> _Source excerpt_:
========
THE HOME SCHOOLING PARENT AS CATECHIST


It is interesting to note that even those diocesan guidelines which are unduly restrictive regarding the rights of Homeschooling Parents in the matter of sacramental preparation, acknowledge that "Catechesis is most effective when rooted in the life of the family, the domestic church." Fortunately, today, we have many discerning Homeschooling parents who have taken seriously their duty to be fervent catechists to their children. They continue to perform a distinct service to the entire Church in taking special care to hand down to their children "the Catholic Faith which comes to us from the Apostles".

This they have chosen to do despite criticism from diocesan educationists who frown on parents actually exercising rights guaranteed by the Church’s 'Teaching Authority' and rather seek to entangle them in their own bureaucratic structures and pedagogically questionable programs. It has not been unusual for such diocesan bureaucrats seeking "community uniformity" to insist that Homeschooling parents:

"must use books that are approved by the diocese... with lesson plans kept and submitted to the Religious Education Office each trimester." (a diocese in Ohio)
========
> _Records shown_:

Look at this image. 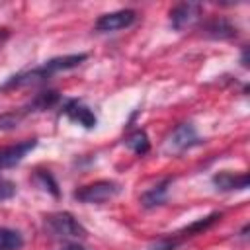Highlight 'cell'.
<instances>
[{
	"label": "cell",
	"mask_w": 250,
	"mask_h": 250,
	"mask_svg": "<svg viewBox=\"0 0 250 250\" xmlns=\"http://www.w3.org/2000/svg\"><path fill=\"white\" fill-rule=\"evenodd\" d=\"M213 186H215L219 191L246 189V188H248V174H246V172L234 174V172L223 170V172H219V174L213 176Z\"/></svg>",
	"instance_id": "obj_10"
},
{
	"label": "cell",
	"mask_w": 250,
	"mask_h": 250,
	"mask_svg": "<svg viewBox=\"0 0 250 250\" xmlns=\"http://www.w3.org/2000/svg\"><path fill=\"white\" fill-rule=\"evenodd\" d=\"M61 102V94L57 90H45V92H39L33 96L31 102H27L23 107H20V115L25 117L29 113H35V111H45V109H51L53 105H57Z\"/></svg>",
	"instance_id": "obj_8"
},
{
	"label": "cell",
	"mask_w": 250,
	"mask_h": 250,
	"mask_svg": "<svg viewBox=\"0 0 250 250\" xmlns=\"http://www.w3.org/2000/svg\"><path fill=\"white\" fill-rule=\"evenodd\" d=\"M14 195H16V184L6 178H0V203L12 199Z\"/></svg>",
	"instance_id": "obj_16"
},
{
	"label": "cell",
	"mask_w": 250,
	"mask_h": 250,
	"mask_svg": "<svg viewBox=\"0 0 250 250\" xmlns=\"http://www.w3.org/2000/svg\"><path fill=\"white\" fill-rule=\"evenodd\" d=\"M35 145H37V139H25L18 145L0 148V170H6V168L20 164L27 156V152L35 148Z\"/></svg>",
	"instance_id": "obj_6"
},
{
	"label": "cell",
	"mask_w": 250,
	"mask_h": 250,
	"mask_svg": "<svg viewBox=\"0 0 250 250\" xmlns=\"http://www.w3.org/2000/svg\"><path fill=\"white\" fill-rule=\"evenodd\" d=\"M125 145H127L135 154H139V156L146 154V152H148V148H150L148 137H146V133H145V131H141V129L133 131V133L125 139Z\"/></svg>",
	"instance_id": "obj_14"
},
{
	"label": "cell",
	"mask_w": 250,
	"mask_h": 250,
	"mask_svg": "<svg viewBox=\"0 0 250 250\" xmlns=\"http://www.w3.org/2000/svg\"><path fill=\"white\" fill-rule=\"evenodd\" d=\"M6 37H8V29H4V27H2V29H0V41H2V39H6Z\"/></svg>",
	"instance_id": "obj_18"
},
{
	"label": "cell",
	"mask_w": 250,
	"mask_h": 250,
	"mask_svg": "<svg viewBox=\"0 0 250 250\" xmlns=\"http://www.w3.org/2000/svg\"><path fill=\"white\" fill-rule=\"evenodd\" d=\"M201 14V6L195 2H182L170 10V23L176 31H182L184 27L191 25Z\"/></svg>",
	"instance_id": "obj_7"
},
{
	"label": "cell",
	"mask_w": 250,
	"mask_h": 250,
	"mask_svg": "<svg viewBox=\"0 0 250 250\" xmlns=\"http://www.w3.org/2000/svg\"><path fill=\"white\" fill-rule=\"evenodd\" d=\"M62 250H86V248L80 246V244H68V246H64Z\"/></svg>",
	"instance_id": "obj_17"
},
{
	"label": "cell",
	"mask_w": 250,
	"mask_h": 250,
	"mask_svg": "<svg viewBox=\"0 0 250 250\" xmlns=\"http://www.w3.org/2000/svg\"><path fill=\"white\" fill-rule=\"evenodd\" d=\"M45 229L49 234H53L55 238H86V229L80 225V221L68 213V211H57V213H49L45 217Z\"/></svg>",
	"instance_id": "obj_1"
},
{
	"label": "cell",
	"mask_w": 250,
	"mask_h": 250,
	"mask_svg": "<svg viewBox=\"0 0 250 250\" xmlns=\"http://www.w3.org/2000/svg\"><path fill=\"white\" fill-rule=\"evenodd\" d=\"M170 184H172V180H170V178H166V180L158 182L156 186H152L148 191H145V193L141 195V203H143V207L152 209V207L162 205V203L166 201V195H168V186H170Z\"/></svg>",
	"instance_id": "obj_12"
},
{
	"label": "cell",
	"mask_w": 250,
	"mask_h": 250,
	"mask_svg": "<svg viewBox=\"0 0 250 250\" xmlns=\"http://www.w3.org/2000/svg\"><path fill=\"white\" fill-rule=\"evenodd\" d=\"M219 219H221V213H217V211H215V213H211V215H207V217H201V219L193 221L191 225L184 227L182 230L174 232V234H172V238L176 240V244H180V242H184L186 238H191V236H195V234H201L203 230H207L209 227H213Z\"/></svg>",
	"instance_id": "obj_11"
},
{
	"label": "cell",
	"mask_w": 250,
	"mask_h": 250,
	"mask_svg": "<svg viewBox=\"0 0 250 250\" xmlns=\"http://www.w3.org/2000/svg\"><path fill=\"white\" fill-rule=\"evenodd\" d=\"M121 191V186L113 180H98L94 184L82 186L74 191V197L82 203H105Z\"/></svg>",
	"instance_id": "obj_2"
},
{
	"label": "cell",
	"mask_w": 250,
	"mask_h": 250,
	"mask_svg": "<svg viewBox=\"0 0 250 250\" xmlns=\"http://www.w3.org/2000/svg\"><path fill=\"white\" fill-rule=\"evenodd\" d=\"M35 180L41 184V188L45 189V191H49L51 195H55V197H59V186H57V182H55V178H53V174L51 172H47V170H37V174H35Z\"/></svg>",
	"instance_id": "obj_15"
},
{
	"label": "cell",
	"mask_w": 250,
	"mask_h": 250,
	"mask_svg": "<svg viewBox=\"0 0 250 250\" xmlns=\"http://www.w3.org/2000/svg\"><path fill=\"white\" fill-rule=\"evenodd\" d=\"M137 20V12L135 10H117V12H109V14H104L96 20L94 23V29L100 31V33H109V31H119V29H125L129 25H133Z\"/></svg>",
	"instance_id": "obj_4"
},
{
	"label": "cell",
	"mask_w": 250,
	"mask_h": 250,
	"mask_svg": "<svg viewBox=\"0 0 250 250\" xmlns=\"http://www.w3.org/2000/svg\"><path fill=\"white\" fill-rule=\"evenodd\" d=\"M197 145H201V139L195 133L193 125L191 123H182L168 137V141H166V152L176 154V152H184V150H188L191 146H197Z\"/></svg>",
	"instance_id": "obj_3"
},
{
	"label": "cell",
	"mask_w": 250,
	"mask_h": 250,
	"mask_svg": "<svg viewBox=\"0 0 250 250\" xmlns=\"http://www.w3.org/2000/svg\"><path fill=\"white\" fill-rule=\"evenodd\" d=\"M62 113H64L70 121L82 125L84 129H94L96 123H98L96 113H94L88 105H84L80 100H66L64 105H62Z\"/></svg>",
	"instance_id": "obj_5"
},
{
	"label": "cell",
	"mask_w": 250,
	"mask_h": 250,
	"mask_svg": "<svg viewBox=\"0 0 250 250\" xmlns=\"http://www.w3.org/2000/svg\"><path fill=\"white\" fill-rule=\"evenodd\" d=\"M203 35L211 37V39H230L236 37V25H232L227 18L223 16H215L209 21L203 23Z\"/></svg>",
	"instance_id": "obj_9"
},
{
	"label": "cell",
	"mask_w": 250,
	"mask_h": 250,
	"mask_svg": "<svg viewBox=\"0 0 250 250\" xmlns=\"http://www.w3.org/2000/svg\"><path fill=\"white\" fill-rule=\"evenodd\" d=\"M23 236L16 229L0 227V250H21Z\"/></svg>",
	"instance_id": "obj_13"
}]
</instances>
========
> _Task set_:
1) In the text on home-schooling parents as catechists, what do even restrictive diocesan guidelines acknowledge about when catechesis is most effective?
2) Write the next part of the text on home-schooling parents as catechists, beginning right after its final sentence.

> _Answers for this exercise_:
1) They acknowledge that catechesis is most effective when rooted in the life of the family, the domestic church.

2)
The history of Catechesis in the post-conciliar period presents, of course, ample evidence of the use of seriously defective religious education texts and programs uncritically adopted in many dioceses. Catholics United for the Faith (CUF) has for many years detailed such defects and errors of commission and omission regarding the Church’s articles of Faith. One of the most serious revelations of the shortcomings of religious texts in vogue was provided by the U.S. Bishops’ "NCCB Ad Hoc Committee on the Use of the Catechism" in a 1997 Report listing serious doctrinal deficiencies. Home schooling parents had long noted the anti-supernatural ethos characterizing such texts and their allied programs. Catholic parents seeking to live the Faith and to study it more deeply were instantly to sense the hostile spirit of Naturalism evident in trendy religious education and sex education texts and in irreverent children’s liturgies.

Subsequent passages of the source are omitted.